IHU On-Line - Como avalia a engrenagem que hoje financia as políticas públicas em saúde no Brasil? O que a Constituição de 1988 prevê sobre o assunto? E o que é cumprido?

Júlio Dorneles de Matos - O financiamento da saúde pública no Brasil hoje está melhor explicitado pela regulamentação da emenda constitucional 29, em que os Estados e Municípios têm obrigações de percentuais mínimos (12% e 15%, respectivamente) e a União sem uma vinculação definida, porém com direcionamento de um mínimo com base de aplicação em exercício real mais a variação do Produto Interno Bruto - PIB. 

Contudo, o que se vê na prática é a União cada vez mais transferindo responsabilidades para os Estados e os Municípios, declinando do repasse de recursos nos mesmos níveis, senão vejamos: em 1980, de todos os gastos com saúde no Brasil, a União respondia por 75%, os Estados por 17,8% e os Municípios por 7,2%. Hoje, a União responde por 45%, os Estados por 25% e os Municípios por 30%.


IHU On-Line - Que tipo de incentivos um hospital que é considerado filantrópico recebe do governo federal e quais passam a ser suas contrapartidas?

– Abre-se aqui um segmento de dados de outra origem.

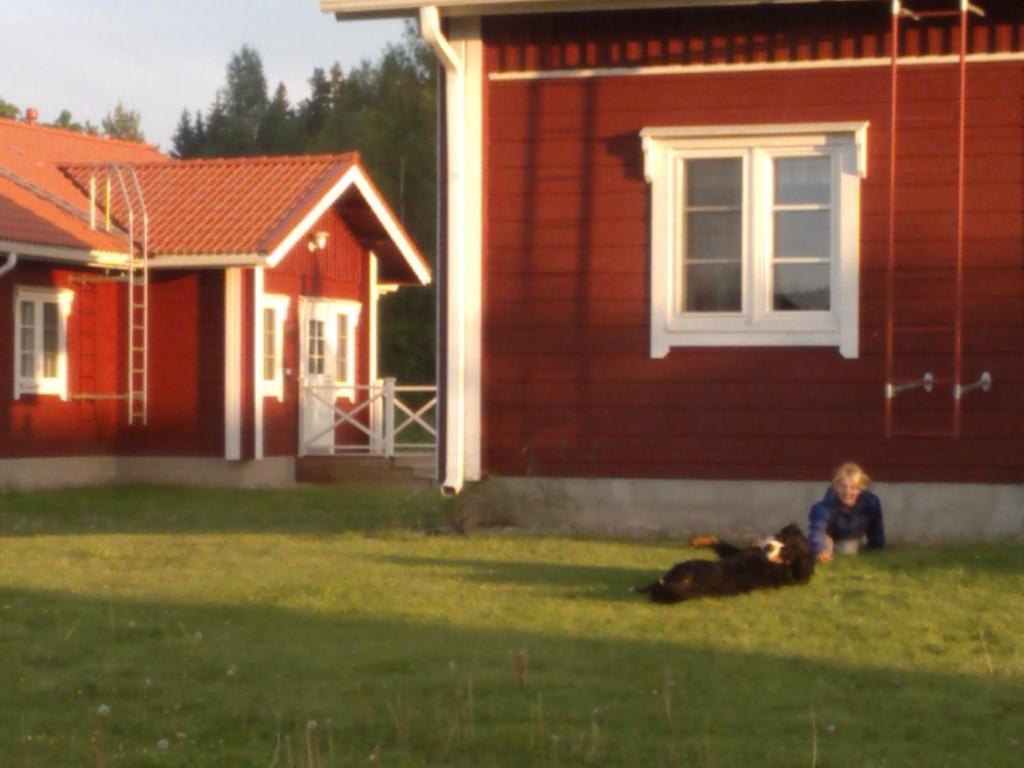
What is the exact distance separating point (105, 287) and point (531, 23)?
500 inches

Que implicação há – e se há – nos repasses e credenciamentos junto ao SUS? Há contradições em um hospital filantrópico encabeçar a cobrança de reajustes na tabela de procedimentos do SUS?

Júlio Dorneles de Matos - As santas casas e hospitais filantrópicos, por suas naturezas jurídicas de serem sem fins lucrativos e cumprirem as disposições do código tributário nacional, são imunes a impostos. Podem ser também isentos de contribuições sociais se atenderem gratuitamente ou destinarem uma parcela das suas capacidades assistenciais ao SUS, conforme normas existentes.

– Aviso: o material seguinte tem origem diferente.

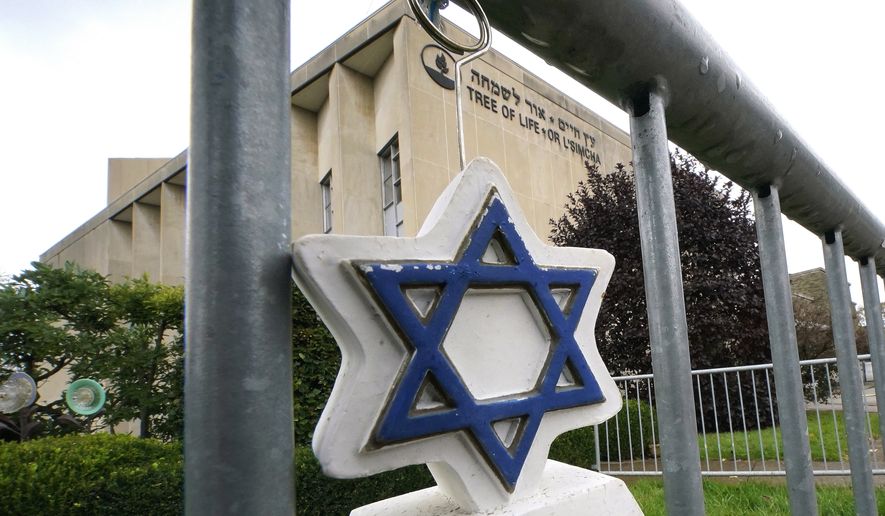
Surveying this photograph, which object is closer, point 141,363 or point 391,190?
point 141,363

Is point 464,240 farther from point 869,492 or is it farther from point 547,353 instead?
point 869,492

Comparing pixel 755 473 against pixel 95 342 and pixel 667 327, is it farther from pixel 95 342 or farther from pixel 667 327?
pixel 95 342

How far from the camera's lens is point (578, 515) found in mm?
698

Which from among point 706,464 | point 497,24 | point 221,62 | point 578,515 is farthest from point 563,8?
point 706,464

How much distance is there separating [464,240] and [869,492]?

A relação de prestação de serviços mantidas com o Sistema Único de Saúde, em caráter complementar e conforme os termos da Lei nº 8080/90, a qual estabelece obrigações de parte a parte, incluindo a destinação de recursos suficientes para a garantia da qualidade dos serviços e do equilíbrio econômico/financeiro dos contratos/convênios firmados, é brutalmente deficitária. Contabilmente se demonstra que para cada R$ 100,00 de custos efetivos na assistência de um paciente SUS, este remunera tão somente R$ 60,00. Ou seja, tem-se um déficit médio de 66% entre custo e receita, mesmo considerando a integralidade dos recursos públicos recebidos e as isenções e imunidades acima referidas.

Tal situação, há mais de década existente e crescente a cada ano, impõe nos dias de hoje um déficit anual superior a R$ 10 bilhões no conjunto brasileiro. Especificamente no Rio Grande do Sul este déficit é superior a R$ 500 milhões ano. Esta realidade de absoluto desequilíbrio na relação jurídica mantida já levou as instituições brasileiras a constituírem um endividamento de R$ 21,5 bilhões, notadamente com o sistema financeiro.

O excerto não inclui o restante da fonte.